There was a small crowd outside the Park Hotel on Friday, where someone who gave her name only as Tatjana told the PA news agency the tennis player “doesn’t deserve to be in this refugee camp”.

“I'm here to support Novak, to set him free, because I think he doesn't deserve what the Australian government has done to him and it's not true when they said in the media that they treat everyone equally,” Tatjana said.

Novak Djokovic’s wife Jelena posted this picture of the couple on Instagram on Friday (Instagram)
Novak Djokovic’s wife Jelena posted this picture of the couple on Instagram on Friday (Instagram)

Australia’s Nick Kyrgios, who has been a fierce critic of Djokovic on many matters, weighed in on Twitter to call for his country to “do better” in its treatment of the nine-time Australian Open champion.

The world number 93 wrote: “Look I definitely believe in taking action, I got vaccinated because of others and for my mums health, but how we are handling Novak's situation is bad, really bad.

“Like these memes, headlines, this is one of our great champions but at the end of the day, he is human. Do better.”

Hours earlier, Djokovic’s father claimed the world number one has been made a scapegoat and “crucified” in the row.

Protestors gather outside an immigration detention hotel where Novak Djokovic is believed to staying (AP)
Protestors gather outside an immigration detention hotel where Novak Djokovic is believed to staying (AP)

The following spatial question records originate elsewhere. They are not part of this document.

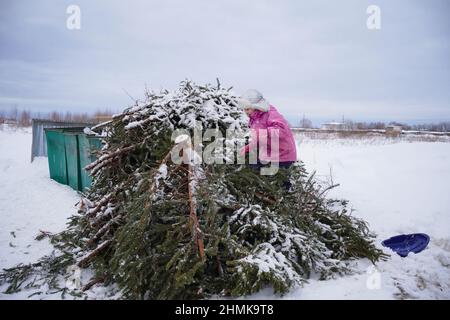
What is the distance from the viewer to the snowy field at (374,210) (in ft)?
11.5

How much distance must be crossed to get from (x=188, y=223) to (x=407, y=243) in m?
3.24

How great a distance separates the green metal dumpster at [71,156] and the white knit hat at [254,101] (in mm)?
4548

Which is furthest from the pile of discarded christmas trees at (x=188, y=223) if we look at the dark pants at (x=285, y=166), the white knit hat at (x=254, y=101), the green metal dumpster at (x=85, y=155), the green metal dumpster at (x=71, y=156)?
the green metal dumpster at (x=71, y=156)

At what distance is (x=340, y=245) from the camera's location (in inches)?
168

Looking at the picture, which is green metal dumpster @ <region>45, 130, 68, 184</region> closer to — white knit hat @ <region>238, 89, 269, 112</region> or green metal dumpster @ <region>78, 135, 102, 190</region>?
green metal dumpster @ <region>78, 135, 102, 190</region>

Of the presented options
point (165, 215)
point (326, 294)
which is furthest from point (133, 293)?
point (326, 294)

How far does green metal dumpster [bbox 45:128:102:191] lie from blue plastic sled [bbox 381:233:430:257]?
6.35 m

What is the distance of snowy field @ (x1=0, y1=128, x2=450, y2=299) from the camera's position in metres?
3.50

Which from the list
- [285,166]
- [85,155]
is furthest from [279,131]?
[85,155]

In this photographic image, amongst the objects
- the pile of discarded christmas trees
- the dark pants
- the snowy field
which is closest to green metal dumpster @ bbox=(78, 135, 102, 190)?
the snowy field

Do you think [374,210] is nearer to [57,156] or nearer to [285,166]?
[285,166]
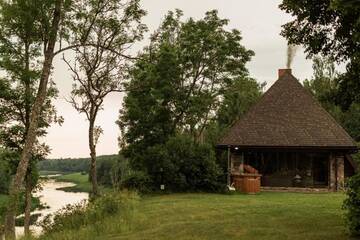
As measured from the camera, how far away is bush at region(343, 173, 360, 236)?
10156mm

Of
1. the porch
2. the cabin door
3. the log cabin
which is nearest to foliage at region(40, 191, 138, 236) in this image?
the log cabin

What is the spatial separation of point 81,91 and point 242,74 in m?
12.3

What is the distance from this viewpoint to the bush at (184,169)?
27359mm

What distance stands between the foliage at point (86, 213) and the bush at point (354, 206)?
23.9 feet

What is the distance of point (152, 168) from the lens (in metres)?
28.0

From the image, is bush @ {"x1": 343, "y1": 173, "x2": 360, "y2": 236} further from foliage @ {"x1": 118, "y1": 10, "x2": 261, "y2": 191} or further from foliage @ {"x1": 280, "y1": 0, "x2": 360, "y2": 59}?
foliage @ {"x1": 118, "y1": 10, "x2": 261, "y2": 191}

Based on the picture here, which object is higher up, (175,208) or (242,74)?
(242,74)

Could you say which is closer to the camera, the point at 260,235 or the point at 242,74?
the point at 260,235

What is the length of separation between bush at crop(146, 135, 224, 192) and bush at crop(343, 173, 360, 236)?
55.1 ft

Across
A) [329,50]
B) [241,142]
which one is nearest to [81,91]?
[241,142]

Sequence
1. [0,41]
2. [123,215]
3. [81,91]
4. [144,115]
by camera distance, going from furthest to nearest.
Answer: [144,115] → [81,91] → [0,41] → [123,215]

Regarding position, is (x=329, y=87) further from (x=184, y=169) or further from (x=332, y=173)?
(x=184, y=169)

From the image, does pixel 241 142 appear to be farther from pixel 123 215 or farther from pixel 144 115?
pixel 123 215

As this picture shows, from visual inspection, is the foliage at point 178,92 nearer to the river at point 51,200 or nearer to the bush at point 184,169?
the bush at point 184,169
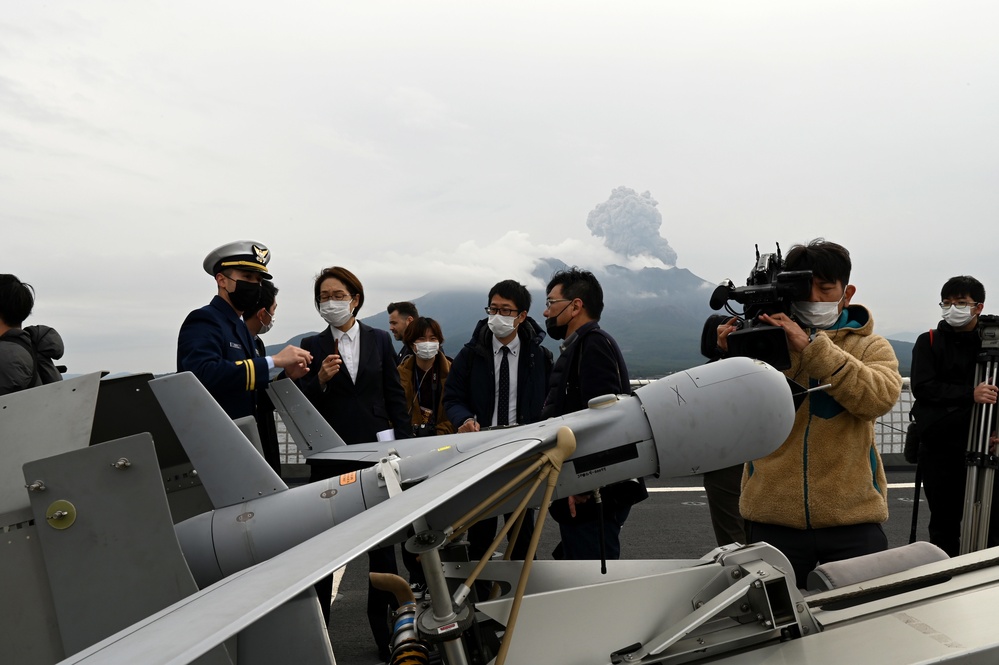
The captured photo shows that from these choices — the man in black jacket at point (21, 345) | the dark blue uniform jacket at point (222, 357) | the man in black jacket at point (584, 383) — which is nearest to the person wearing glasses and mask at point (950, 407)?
the man in black jacket at point (584, 383)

In Belgrade, Srdjan Djokovic demonstrated outside the National Assembly buildings and addressed a media conference to highlight what he perceived to be an injustice Down Under.

“He met all the required conditions for the entry and participation at the tournament that he would have certainly won, since it's Novak, the best tennis player and sportsman in the world,” Srdjan Djokovic told a press conference on Thursday.

“Jesus was crucified and endured many things, but is still alive among us. Novak is also crucified... He will endure.”